Tropical Grasslands (2005) Volume 39, 7587
Fertilisation of creeping signalgrass and bahiagrass under grazing in Florida
R.S. KALMBACHER, M.B. ADJEI, I.V. EZENWA AND F.G. MARTIN
University of Florida, Range Cattle Research and Education Centre, Ona, and Gainesville, USA
Creeping signalgrass (Urochloa humidicola, syn. Brachiaria humidicola) is adapted to central and south Florida and shares many of the desirable characteristics of bahiagrass (Paspalum notatum), the main pasture grass in the state. Signalgrass has not been utilised in Florida and little is known about its management.
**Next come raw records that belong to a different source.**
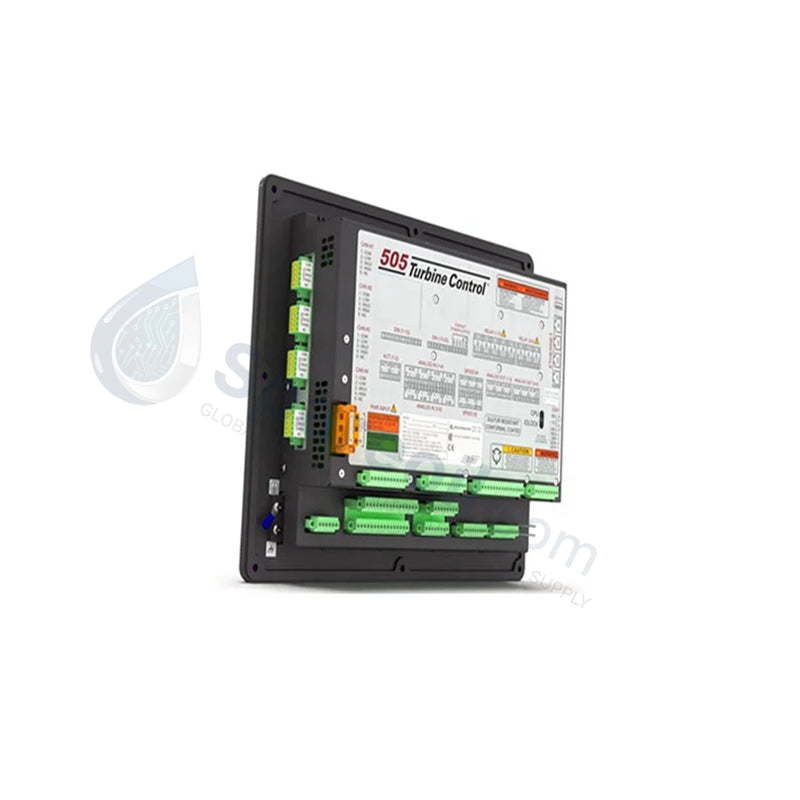 وحدة التحكم وودوارد 8440-2150 EasyGen-3000 | جديد أصلي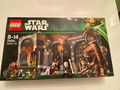 Lego Star Wars - 75005 - Rancor Pit - Neu & OVP
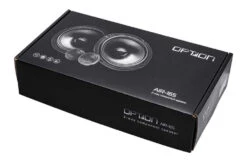 Option AIR-165 7 Option AIR-165 -Audiogerate CHS13546 Option AeIR 165 4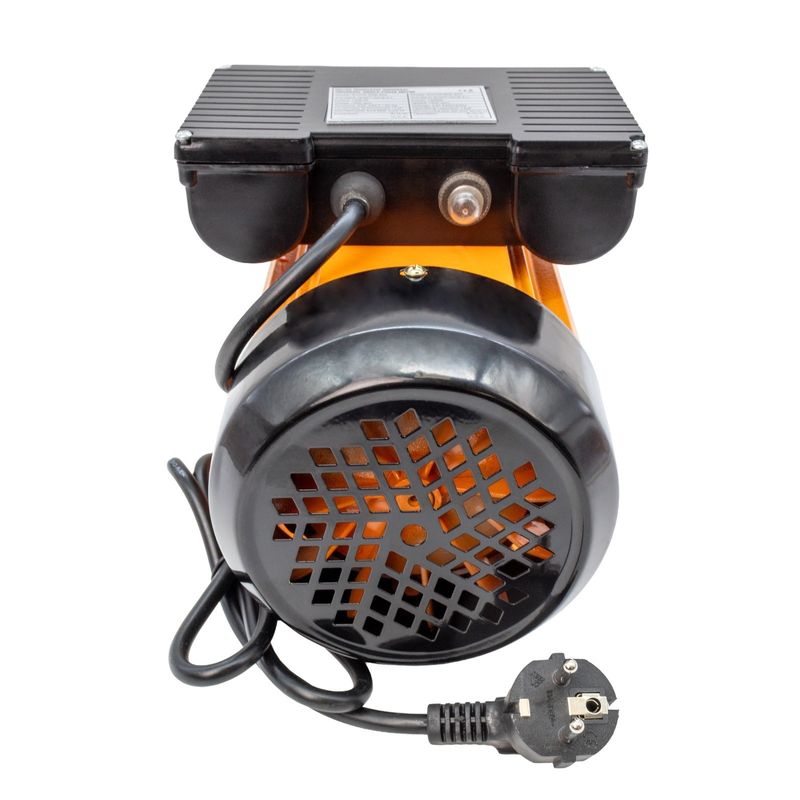 Casa si Gradina - Gradinarit si plante - Instalatii si accesorii pentru irigatii - Pompe apa - Motor electric monofazat universal ROTOR RME802, 1.3 kW - Infinity.ro
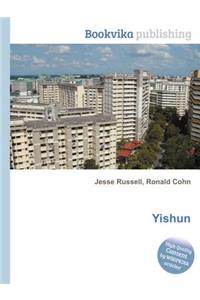 Yishun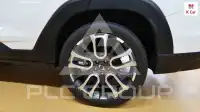 2024 Ssangyong Torres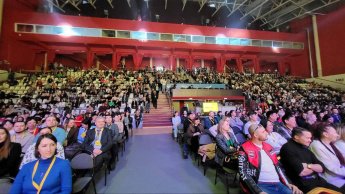 В Улан-Удэ прошел масштабный форум «Мой бизнес. Бурятия. Новая высота»  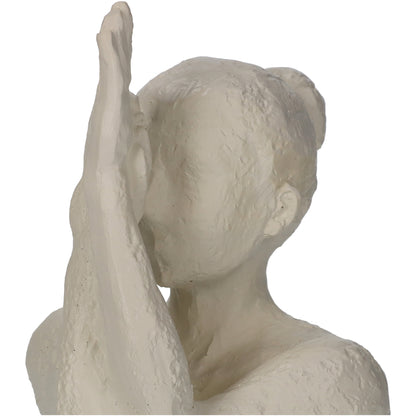 YOGA WOMAN I - Time of Interiors 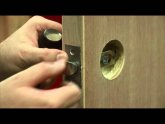Lane Door Locks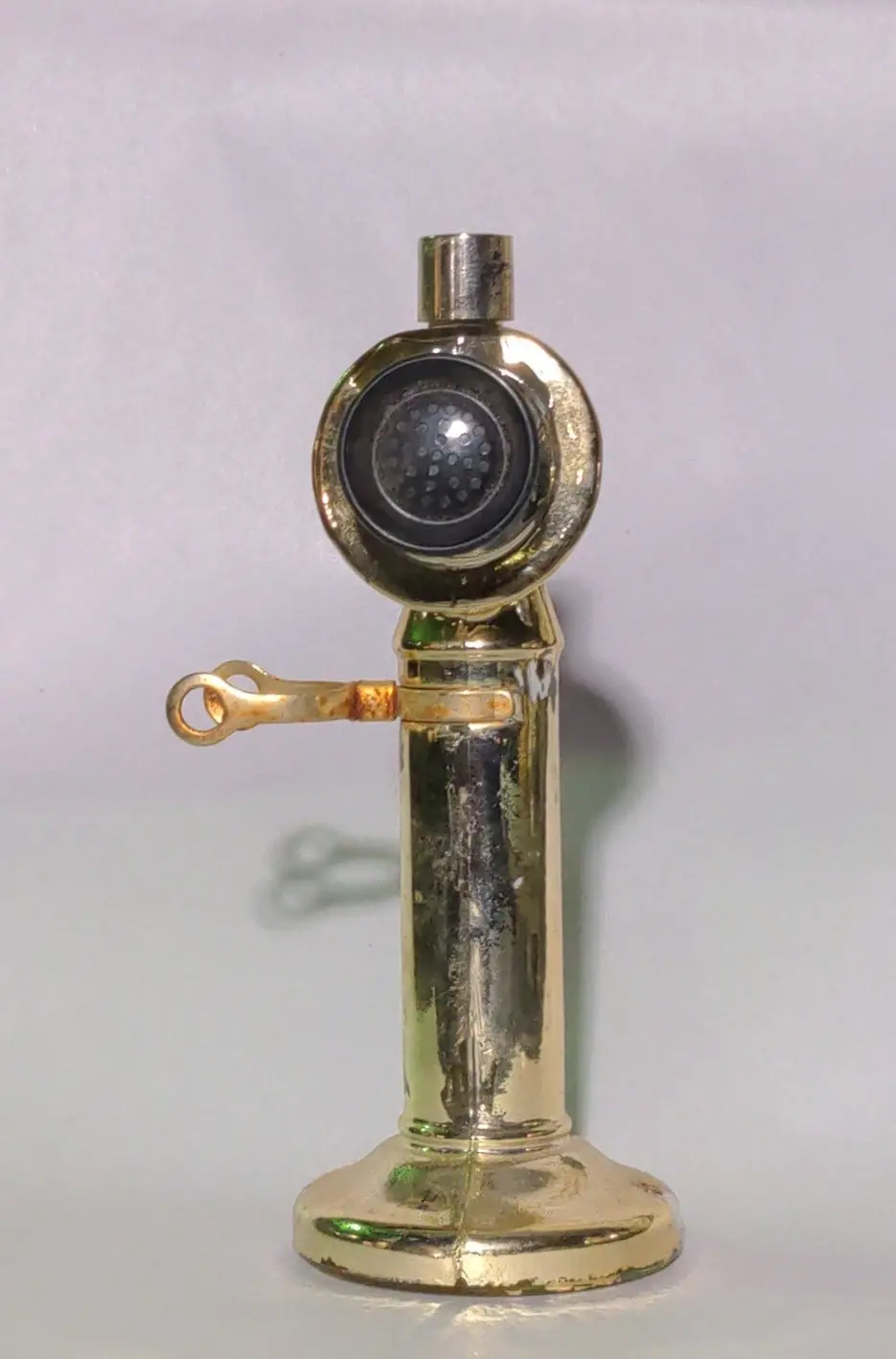 Avon Telephone Bottle 1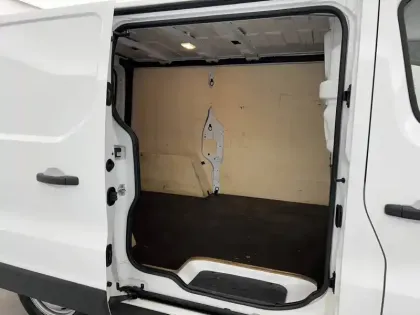 Photo 71 Renault Trafic  FGN L1H1 3000 KG BLUE DCI 130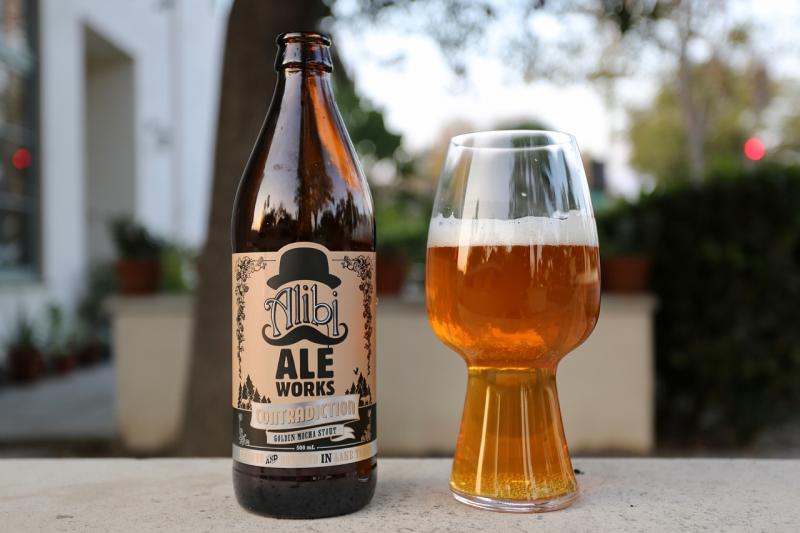 Alibi Ale Works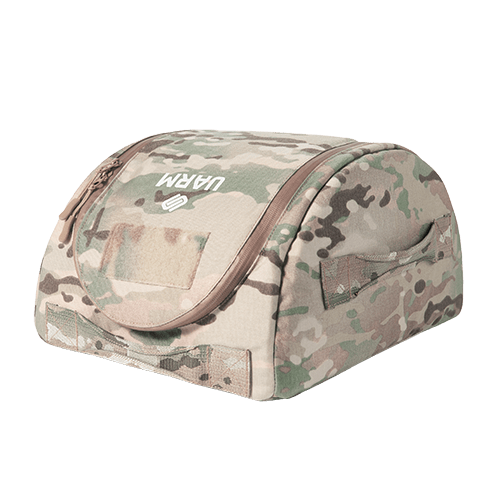 UARM™ HB™ Helmet Bag - Bulletproof Zone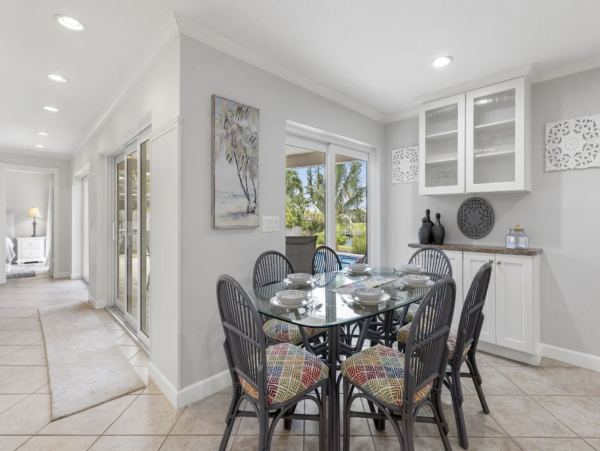 Cape Coral Home 1073595
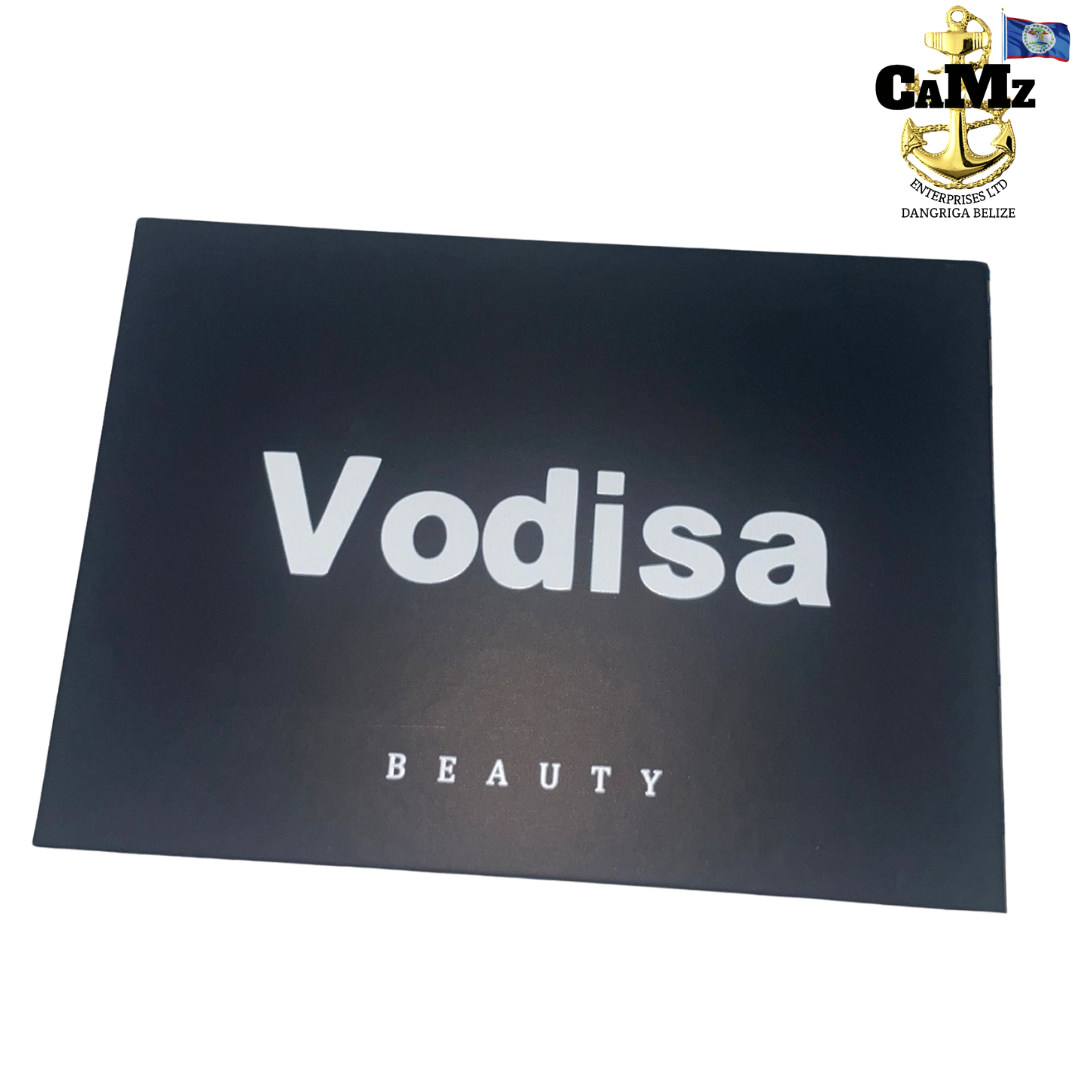 Vodisa Makeup Set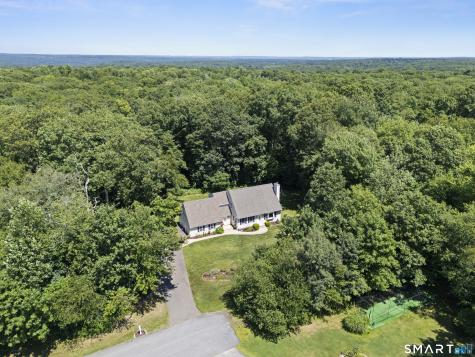 87 Windrush Lane Hebron CT 06248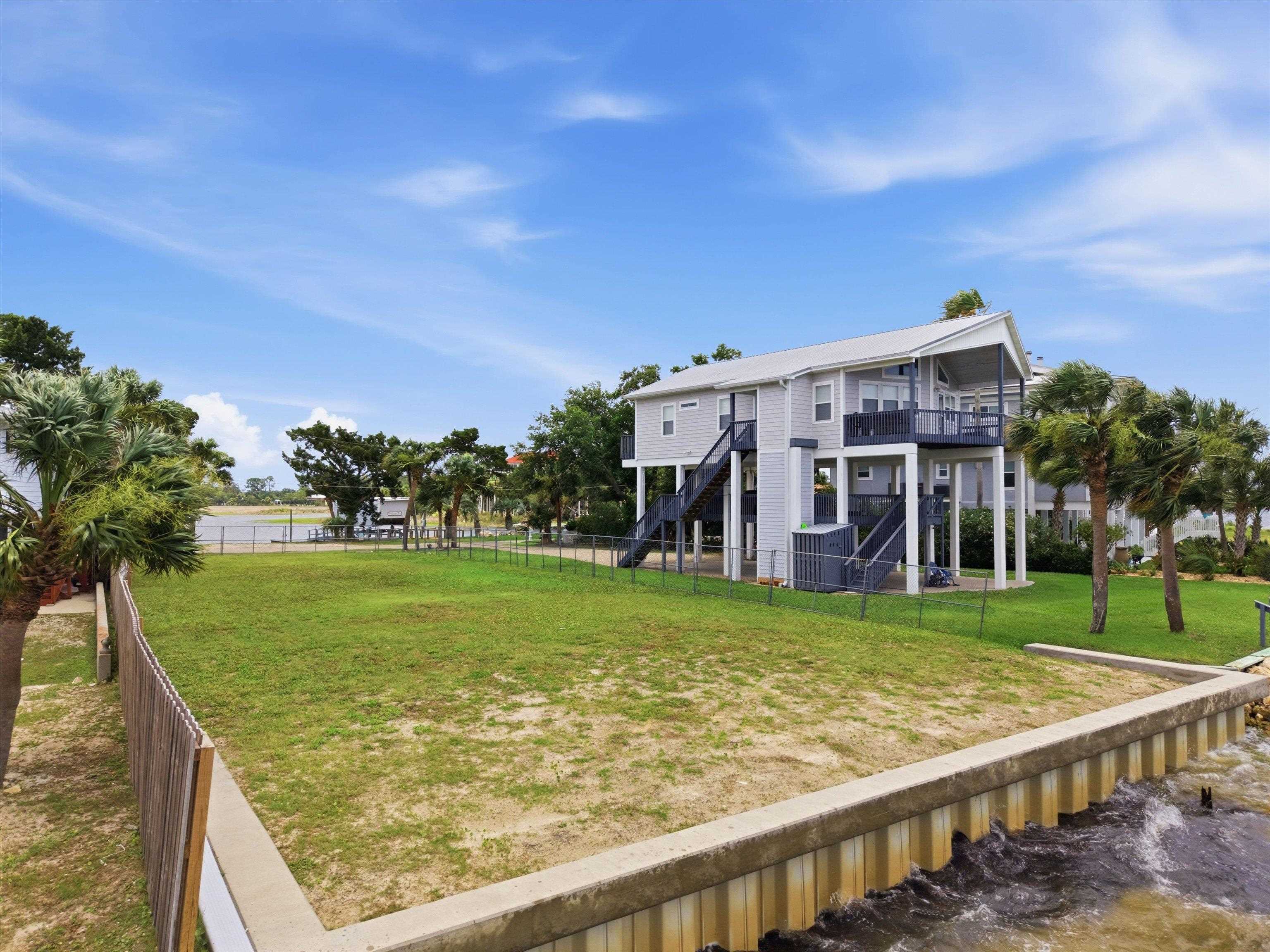 1643 Shell Point Road Crawfordville, FL 32327 - Photo 17 of 23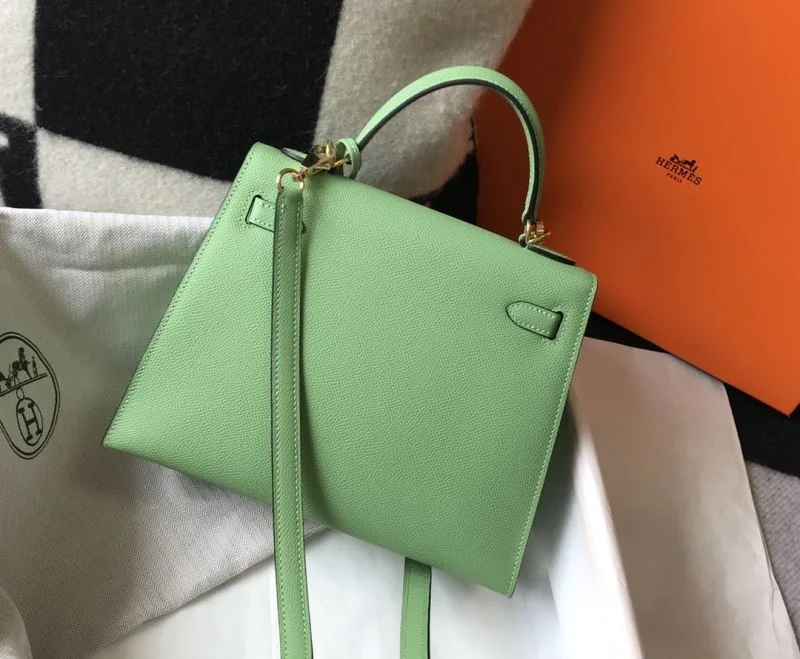 Soft Hermes Kelly Bags 48765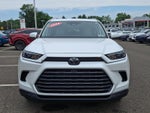 2024 Toyota Grand Highlander XLE AWD (Natl)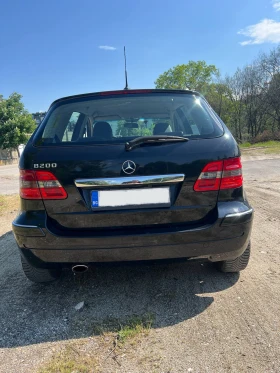 Mercedes-Benz B 200 | Mobile.bg    4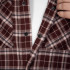  Колір: Burgundy Check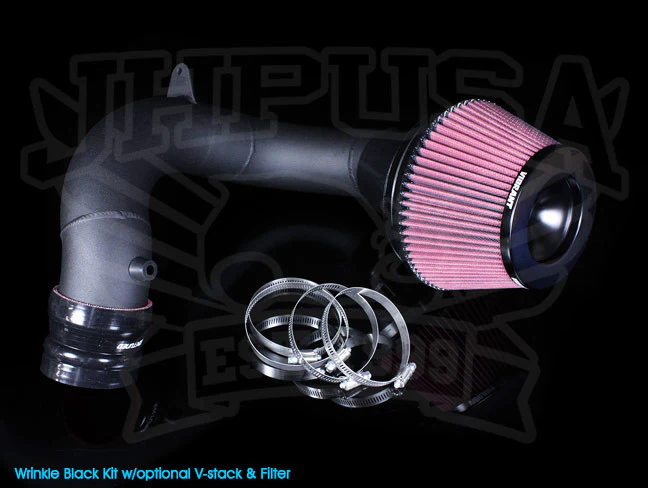 K-Tuned Ram Air Intake System - EG/EK/DC2 - Image 10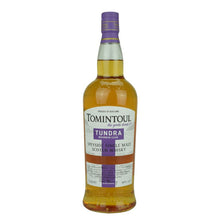 Tomintoul Tundra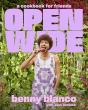 Open Wide - Preview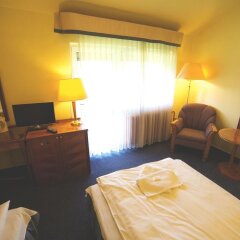 Hotel Racek Бенешов-над-Плоучницей удобства в номере
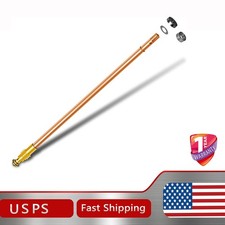 Repalce for Mansfield M-123-0094 Stem Assembly 500 Series from 1970 to 2006 14"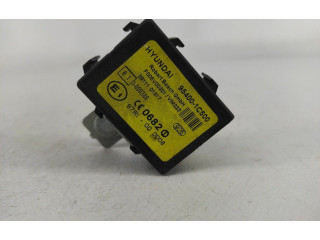 Блок управления двигателя 954001C500, 2911101917   Hyundai Getz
Our first study (1997–98) was at Deseret ranch on land recently converted to pasture where 7 annual fertiliser treatments, using 56, 29 and 56 kg/ha N, P and K, respectively, were applied to signalgrass: 1) no fertiliser; 2) N in March; 3) N and P in March; 4) N and K in March; 5) N, P and K in March; 6) N in March & June (112 kg/ha N); and 7) N, P and K in March & June (112, 58, 112 kg/ha N, P and K). A second study was conducted at Ona (2000–01) with 7 treatments (1, 2, 5, 6 and 7 as above, plus N in June and N, P and K in June) applied to signalgrass and bahiagrass both recently sown on an area under pasture for 50 years. Signalgrass was unproductive in April–May, and there was little response to fertiliser. In April–June, yield of bahiagrass increased with N, but P and K had little effect. During July–October, signalgrass responded strongly to June-applied N with an additional increase in yield from P and K. Annual forage yields of both grasses were greatest in the NPK March & June treatment, which also resulted in the greatest annual uptake of N (232 kg/ha N). Recovery of N was greatest for signalgrass in the NPK June (168%) and N June (140%) treatments and averaged 93% and 73% for signalgrass and bahiagrass, respectively. Uptake of applied P and K differed between grasses with signalgrass having higher P and K concentrations, uptake and recovery in all treatments. Fertilisation of signalgrass should not be undertaken until May or June, whereas bahiagrass will respond to March-applied fertiliser. Both grasses will grow with low levels of P and K in the soil, but given P and K fertilisation, signalgrass contains greater concentrations of these elements in forage.